M. de Freycinet, Ministre des Affaires étrangères à M. Tissot, Ambassadeur de France à Constantinople.

D. n° 165.
Paris, 8 juillet 1880.

Depuis la réunion de la Conférence de Berlin, j’ai cru devoir à diverses reprises vous demander de représenter au Sultan et à ses conseillers à quels dangers l’Empire ottoman serait exposé par eux si, obéissant à d’imprudentes suggestions et refusant d’ouvrir les yeux sur les changements considérables qui se sont produits dans l’attitude de l’Europe vis-à-vis de la Sublime Porte, ils s’obstinaient à résister aux recommandations des Puissances médiatrices. Pour vous mettre en mesure de faire une plus vive impression sur Abdul Hamid et ses Ministres, et de donner ainsi plus de force aux conseils amicaux du Gouvernement de la République, je vous ai en même temps fourni des indications précises sur certains projets qui montrent à quel point les Puissances prennent au sérieux l’acte de Berlin et comptent le voir mettre en pratique sans trop de retards. Mon télégramme du 29 juin dernier, dans lequel je vous apprenais que la Russie avait proposé à l’Angleterre de fournir un corps de débarquement de 20.000 hommes pour assurer la prompte exécution de l’arrêt de la Conférence, contenait la plus significative de ces indications[1]. Vous m’avez fait savoir, le 1er juillet[2], que le Ministre des Affaires étrangères du Sultan avait été fort ému par les révélations d’un danger auquel jusqu’alors il n’avait pas cru, mais tout ce que vous a dit Abeddin Pacha au cours du long entretien que vous avez eu avec lui à cette date prouve malheureusement que son émotion n’a pas été assez profonde encore pour l’arrêter dans la voie périlleuse où il est engagé. Il n’en est que plus essentiel d’insister auprès de lui dans le sens des avertissements que nous avons cru devoir lui donner.

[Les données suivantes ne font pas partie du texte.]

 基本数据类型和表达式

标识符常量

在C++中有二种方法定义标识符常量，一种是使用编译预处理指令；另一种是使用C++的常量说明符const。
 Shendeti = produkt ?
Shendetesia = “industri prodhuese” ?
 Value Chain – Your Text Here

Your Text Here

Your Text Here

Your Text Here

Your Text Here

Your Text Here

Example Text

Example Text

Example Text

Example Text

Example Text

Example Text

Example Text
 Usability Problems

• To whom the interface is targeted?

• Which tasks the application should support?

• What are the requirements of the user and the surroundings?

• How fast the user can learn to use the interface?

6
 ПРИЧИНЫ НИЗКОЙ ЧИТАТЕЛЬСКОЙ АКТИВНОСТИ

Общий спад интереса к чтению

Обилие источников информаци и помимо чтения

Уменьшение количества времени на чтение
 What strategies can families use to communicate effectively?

Ainsi que vous le verrez dans la copie ci-annexée d’une dépêche très confidentielle du comte de Saint-Vallier[3], l’exactitude des renseignements que

  1. Voir ci-dessus n° 183.
  2. Voir n° 188.
  3. M. de Saint-Vallier avait été avisé le 28 juin par le prince de Hohenlohe de la démarche faite à Londres par le prince Lobanoff auprès de Lord Granville (télégr. de Berlin du 28 juin, 7 h. 10 s.). Le télégramme auquel M. de Freycinet fait allusion ici avait été expédié de Berlin le 30 juin à 4 h. 38 s. Dès le 7 juillet, dans sa dépêche n° 250, le Ministre avait fait part à M. Challemel-Lacour des atténuations du comte Sabouroff.